With the global economy in meltdown, I've decided to do a series of postings on the working class in art, the Proletariat (as the Communists used to call them), or "Joe Sixpack" (as Republicans used to call this same class in their palmier days). These are the folks whose work makes all the wealth and are the most vulnerable to changes in fortune. Let's see how that class of people whose labor feeds and sustains all human life, and who generate all the wealth that the rest of us use, appears in art down through time. Unlike the Bureau of Labor Statistics, I intend to consider farm and non-farm labor together. I may or may not follow this in chronological order.
The working class appears all over the art of some periods and cultures, like Egypt below and especially the 19th century where the Industrial Revolution transforms the nature of work and changes both peasant and tradesman into wage earners. The working class is conspicuously rare to absent in the art of a lot of other periods and cultures from Greece to India, and that itself is an issue to ponder.
So let's begin where most history begins, in Ancient Egypt.
The Egyptians were a conservative and prosaic people living in a wealthy country. Images of labor and production take up a lot of their art. On the walls of non-royal Old Kingdom and Middle Kingdom tombs, religious imagery is surprisingly absent. Even on the walls of many non-royal New Kingdom tombs, it is very sparse.
Below is a wall from the tomb of an important bureaucrat -- and the worst kind, a tax collector-- by the name of Menna. Menna was a scribe employed by the Temple of Ammon at ancient Thebes (or Waset for those who like their Egyptian info purged of Greek terminology). His duty was to collect the god's share of every harvest on lands owned by the temple. He lived during the reign of Ammenhotep III in the New Kingdom (1391 - 1353 BC).

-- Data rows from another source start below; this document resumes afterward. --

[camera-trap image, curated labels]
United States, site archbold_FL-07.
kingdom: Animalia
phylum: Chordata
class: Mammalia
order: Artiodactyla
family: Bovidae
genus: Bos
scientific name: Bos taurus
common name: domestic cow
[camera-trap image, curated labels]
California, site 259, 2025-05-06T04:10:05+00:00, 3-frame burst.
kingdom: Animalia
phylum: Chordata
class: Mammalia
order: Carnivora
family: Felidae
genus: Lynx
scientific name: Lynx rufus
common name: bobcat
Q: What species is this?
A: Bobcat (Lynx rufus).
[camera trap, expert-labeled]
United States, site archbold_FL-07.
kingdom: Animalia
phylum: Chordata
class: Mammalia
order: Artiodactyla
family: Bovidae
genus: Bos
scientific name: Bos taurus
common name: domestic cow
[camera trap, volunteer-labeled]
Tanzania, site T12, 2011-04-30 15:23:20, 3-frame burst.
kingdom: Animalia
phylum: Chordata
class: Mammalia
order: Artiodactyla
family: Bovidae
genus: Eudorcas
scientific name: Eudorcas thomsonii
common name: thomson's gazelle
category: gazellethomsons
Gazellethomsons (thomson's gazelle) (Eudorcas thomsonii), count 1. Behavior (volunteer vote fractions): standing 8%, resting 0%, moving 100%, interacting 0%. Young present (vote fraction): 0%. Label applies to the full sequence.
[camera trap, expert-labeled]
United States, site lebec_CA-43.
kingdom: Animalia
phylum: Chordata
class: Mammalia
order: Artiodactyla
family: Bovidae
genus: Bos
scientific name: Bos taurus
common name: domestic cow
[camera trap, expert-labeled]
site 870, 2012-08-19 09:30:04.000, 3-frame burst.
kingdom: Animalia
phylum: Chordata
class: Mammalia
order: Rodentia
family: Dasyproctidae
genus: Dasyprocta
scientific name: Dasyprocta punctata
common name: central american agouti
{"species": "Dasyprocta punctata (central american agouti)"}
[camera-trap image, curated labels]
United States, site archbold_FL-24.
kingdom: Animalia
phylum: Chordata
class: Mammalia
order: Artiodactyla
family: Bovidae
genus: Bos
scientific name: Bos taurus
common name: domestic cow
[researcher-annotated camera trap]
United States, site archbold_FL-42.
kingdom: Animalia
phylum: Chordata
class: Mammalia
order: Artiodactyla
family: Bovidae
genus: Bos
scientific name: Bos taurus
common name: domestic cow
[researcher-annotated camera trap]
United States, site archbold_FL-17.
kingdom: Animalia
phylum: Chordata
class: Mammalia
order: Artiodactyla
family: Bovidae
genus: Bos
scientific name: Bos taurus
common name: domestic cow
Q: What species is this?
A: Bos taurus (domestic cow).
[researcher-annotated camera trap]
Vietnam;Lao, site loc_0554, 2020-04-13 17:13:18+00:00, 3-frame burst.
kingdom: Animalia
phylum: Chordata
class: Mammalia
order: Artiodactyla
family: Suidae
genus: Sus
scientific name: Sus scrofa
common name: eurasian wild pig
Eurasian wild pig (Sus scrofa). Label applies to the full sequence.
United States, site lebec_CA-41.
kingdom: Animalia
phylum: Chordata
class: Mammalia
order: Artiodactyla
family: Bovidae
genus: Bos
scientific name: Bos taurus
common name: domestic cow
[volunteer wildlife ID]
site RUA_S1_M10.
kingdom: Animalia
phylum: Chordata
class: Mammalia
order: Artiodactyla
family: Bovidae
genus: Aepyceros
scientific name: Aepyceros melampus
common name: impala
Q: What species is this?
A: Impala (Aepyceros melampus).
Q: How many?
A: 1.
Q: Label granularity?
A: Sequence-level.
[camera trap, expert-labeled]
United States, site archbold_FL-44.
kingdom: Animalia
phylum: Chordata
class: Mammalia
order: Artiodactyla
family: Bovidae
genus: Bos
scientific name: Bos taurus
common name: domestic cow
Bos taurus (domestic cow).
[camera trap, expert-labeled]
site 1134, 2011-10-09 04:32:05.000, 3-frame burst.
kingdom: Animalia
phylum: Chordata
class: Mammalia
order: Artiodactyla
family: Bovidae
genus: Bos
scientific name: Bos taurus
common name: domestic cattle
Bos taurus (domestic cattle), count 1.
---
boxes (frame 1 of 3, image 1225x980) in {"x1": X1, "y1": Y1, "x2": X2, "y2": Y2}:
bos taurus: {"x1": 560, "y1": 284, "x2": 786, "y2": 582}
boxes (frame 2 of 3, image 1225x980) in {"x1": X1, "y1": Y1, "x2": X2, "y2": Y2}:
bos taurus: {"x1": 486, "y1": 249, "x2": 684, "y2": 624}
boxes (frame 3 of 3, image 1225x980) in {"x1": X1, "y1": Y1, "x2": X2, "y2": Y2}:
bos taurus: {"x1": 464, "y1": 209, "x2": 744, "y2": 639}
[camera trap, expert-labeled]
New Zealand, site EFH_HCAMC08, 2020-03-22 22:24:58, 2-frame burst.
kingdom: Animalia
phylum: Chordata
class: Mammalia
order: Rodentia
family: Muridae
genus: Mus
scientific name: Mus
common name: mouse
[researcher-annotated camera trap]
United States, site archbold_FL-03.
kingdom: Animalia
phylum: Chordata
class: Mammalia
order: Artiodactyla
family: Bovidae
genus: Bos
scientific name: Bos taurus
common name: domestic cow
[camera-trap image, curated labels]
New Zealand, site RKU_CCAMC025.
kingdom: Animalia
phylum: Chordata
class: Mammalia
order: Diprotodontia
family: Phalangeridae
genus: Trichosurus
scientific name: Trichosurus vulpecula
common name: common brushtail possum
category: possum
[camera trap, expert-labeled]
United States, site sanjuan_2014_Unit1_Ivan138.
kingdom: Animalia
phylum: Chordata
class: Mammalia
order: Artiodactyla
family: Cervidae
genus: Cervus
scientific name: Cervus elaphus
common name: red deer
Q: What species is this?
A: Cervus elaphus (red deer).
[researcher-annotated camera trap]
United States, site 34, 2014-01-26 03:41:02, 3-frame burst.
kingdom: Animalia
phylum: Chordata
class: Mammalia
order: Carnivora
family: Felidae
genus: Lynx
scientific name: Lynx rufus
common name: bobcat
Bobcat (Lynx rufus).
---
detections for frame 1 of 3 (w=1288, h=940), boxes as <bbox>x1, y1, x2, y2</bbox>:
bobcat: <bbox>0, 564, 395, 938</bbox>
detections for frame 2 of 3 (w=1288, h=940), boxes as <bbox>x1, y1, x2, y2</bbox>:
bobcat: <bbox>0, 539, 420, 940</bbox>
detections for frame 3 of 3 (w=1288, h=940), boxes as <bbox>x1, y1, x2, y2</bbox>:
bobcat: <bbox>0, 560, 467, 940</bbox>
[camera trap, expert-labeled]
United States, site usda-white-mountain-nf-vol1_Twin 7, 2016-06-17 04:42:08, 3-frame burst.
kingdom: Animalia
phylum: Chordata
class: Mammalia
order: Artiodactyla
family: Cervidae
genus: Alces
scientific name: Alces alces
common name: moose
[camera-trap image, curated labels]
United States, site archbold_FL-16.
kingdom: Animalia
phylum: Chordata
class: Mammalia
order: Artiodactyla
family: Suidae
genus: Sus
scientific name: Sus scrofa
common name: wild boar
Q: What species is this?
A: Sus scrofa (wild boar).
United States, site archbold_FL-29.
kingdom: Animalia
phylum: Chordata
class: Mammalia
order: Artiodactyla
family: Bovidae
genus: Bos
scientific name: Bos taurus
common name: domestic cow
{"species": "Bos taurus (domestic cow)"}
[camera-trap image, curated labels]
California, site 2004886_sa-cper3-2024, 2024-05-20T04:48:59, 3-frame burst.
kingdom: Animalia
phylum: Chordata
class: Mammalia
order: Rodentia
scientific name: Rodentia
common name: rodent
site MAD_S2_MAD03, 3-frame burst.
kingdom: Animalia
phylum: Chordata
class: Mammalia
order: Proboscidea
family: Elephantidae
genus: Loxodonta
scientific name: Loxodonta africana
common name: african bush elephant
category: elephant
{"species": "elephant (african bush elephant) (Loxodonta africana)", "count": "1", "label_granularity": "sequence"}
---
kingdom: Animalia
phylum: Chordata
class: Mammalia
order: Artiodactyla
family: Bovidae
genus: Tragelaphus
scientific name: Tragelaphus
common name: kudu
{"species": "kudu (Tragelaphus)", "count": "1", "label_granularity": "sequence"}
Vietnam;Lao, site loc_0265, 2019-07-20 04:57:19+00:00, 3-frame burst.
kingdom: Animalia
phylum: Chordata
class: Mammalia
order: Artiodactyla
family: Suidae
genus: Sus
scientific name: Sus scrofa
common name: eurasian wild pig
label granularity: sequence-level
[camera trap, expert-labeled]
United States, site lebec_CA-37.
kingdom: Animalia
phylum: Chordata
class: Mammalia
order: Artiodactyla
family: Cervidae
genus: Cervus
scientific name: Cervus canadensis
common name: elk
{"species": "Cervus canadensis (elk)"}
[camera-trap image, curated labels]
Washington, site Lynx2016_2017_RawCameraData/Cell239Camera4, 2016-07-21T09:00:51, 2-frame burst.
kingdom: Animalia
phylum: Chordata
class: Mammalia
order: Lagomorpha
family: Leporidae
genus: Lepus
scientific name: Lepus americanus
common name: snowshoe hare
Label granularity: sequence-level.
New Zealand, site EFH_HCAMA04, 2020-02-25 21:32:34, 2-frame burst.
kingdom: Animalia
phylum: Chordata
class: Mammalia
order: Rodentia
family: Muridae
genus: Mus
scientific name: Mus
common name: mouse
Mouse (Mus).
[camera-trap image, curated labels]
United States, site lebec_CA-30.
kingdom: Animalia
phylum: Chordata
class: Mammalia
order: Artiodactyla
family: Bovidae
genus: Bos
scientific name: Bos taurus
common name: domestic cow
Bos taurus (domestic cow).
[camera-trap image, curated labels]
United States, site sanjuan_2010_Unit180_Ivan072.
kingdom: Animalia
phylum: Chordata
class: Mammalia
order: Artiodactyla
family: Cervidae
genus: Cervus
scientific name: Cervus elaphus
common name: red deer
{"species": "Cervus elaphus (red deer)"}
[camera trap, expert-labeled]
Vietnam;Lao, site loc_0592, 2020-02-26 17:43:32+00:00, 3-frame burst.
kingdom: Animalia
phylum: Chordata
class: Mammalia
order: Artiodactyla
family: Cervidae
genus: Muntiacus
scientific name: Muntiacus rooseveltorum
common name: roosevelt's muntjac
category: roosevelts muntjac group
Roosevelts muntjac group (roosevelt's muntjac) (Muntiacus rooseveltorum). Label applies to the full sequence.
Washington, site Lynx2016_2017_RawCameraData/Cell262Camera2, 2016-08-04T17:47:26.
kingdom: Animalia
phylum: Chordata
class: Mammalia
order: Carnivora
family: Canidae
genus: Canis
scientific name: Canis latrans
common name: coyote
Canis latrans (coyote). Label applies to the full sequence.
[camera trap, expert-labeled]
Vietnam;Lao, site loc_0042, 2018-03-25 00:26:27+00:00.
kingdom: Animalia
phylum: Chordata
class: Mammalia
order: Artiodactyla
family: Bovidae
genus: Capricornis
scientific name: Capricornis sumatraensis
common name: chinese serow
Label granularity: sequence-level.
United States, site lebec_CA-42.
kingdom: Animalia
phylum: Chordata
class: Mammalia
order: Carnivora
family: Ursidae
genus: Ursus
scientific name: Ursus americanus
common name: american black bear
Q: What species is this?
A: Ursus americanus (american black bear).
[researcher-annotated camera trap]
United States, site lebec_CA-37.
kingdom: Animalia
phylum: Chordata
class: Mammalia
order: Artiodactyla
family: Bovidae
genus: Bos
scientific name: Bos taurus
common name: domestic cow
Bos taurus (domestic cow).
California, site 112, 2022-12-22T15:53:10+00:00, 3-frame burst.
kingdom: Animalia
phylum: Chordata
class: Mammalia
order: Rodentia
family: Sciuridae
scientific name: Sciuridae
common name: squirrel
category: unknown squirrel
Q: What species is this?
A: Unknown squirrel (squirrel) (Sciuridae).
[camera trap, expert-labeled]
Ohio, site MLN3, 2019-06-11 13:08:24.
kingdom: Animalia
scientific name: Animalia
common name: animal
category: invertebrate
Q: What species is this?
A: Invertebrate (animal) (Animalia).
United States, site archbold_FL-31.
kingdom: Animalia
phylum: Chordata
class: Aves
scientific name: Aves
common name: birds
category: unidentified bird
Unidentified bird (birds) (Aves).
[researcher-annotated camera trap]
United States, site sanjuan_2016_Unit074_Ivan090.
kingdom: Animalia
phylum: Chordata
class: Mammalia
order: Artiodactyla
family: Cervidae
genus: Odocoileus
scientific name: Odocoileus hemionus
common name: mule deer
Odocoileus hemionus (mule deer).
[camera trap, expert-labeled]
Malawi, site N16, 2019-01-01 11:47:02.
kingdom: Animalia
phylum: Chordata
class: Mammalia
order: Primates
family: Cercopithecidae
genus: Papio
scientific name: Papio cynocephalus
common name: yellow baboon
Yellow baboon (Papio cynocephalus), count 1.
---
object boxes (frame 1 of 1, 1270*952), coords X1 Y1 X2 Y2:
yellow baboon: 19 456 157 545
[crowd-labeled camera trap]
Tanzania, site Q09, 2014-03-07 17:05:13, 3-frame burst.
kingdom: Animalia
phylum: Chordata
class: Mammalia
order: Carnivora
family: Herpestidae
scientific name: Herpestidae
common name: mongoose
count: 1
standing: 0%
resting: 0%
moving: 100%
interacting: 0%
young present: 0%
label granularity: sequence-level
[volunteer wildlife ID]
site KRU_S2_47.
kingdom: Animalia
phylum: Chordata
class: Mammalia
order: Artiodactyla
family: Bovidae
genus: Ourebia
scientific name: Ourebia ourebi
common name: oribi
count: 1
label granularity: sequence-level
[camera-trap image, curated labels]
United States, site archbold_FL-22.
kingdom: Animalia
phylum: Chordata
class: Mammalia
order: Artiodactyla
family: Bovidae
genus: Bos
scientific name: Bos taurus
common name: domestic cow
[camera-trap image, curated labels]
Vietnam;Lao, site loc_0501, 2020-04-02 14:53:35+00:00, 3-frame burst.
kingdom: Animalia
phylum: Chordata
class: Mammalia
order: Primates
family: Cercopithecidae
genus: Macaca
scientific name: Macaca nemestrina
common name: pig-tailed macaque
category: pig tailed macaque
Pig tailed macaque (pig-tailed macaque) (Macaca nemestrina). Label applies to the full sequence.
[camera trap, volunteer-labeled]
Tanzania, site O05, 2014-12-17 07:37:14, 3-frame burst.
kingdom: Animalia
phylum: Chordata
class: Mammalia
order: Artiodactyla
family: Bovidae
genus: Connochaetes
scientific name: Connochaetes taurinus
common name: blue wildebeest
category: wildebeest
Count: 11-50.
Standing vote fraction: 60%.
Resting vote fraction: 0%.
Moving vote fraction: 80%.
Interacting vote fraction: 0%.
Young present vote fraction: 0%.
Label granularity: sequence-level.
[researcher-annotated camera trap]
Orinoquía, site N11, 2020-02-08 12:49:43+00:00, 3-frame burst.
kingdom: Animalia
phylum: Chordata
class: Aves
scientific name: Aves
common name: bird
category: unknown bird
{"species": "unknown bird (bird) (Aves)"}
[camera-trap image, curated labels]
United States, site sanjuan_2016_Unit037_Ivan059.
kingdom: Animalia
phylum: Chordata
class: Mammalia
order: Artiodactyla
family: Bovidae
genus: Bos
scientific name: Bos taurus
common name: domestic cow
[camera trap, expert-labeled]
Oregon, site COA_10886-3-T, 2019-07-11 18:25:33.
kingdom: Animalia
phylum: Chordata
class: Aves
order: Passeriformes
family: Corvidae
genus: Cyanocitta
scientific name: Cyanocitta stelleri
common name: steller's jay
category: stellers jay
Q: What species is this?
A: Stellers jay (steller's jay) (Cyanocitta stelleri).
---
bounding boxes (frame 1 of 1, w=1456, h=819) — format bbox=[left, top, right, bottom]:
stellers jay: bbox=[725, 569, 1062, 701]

The scenes of harvest on this wall are vivid and remarkably candid showing all aspects of the harvesting, threshing, and winnowing of wheat.
Above is a photograph of the entire wall from Menna's tomb showing the harvest and tax collection. Menna is the large figure sitting regally on the left.
Above we see a detail of the wall showing the harvesting and gathering of the wheat on the bottom, threshing and winnowing in the middle, and surveying the crop to measure the temple's share on top. Egyptian farming appears to have been an intensely micromanaged business with scribes and officials supervising and recording every aspect of work. Note the official, presumably Menna himself, appearing twice standing under a canopy. On the left in the middle row are 4 scribes recording measurements taken of the harvest. In the days before currency was invented, this kind of inventory was vitally important.
Some of the scenes are remarkably candid. In the lower right corner is a trio of elderly farmers; 2 of them sit under a tree, while another leans on his staff and watches. They are too old to work, and no doubt are complaining about how much better things were under Thutmose IV. On the top register to the right is a small scene of field supervisor beating a subordinate while another begs for mercy.
Here is a scene of officials measuring the crop for tax collection. The farmer appears with a staff in the center pleading for mercy in a very contrite pose, presenting his youngest son to the indifferent official with the measuring rope. The farmer's oldest son and wife appear on the right ready with the bribes of wheat and offers of lunch. Even at the beginning of history, the tax man came down hardest on the most vulnerable. The more things change, the more they stay the same.
For all the vividness of these scenes, we would be mistaken if we thought there was any sympathy on the part of Menna or the artist for these very hard working and hard pressed people. These figures, like all human figures in Egyptian art, are types, not individuals. What counts is their role in that immense machine known as the Egyptian state. Their needs must be met to keep that machinery running, but their thoughts and desires are a matter of indifference.
Laborers always appear in Egyptian art through the eyes of their lords who virtually owned them, or through the eyes of the bureaucrats who supervised them. Their appearance on the walls of tombs was testimony to the wealth and status of the deceased lord. The laborers themselves when they died were buried in the desert sand with a few meager supplies for their journey Over the Western Horizon, serving their lords in death as they had served them in life.